On the other hand, the performance of the classical machine learning approach (SRF) that learned a single random forest classifier to assign labels for the entire testing image was clearly below those of multi-atlas segmentation approaches, except MV and STAPLE algorithms that ignored the image intensity information. As Fig. 2 shows, there are some misclassified voxels between lobes. By incorporating a local search volume and the patch intensities feature in label fusion, the non-local patch based label fusion (PBLF) method outperformed MV, STAPLE, and SRF, providing supportive evidence that better segmentation performance can be achieved by relaxing the one-to-one correspondence constraints.

Table 2. The mean and standard deviation of DSC (%) for each lung structure, produced by all the compared methods. (*\( p<0.05\))
Fig. 2.
figure 2

Segmentation results for different algorithms. (a) Coronal slice of an MRI scan. (b) Manual segmentation. (c) JLF. (d) SRF. (e) Proposed method.

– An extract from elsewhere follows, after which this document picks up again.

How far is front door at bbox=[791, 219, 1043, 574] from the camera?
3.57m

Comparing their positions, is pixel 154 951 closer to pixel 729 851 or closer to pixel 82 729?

4 Discussion and Conclusion

Combining multi-atlas and learning-based methods have been explored before in the context of random forests for brain [14] and cardiac [11] segmentation. A fundamental difference between our work and these is that we introduce a novel atlas encoding scheme that leverages both local appearance and atlas label contextual information of multiple atlases for better random forest learning. Most learning-based methods use only local intensity or appearance information, which limits the accuracy in our application, in which similar intensity patches are common. Each labelled image or atlas contains rich information about the spatial arrangement and even shape of the anatomical structures. Integrating this rich information into random forests is promising as it learns a better discriminative model, as demonstrated in our results. We also implement a non-local patch search strategy to alleviate potential atlas-target registration errors and spatial-varying weighted voting scheme in the atlas forest labelling step to improve the segmentation performance.

In conclusion, we have presented a novel learning-based multi-atlas segmentation framework based on random forests for segmenting the lungs and lobes in proton MRI with the use of prior anatomical information derived from CT. The core element of our proposed method lies in integrating the complementary advantages of both multi-atlas and machine learning based segmentation. Our method achieves state-of-the-art performance in delineating the lungs and lobes in proton MRI, though up to date this has been demonstrated only on a relatively small dataset. A comprehensive evaluation using a larger data sample will be carried out in the near future.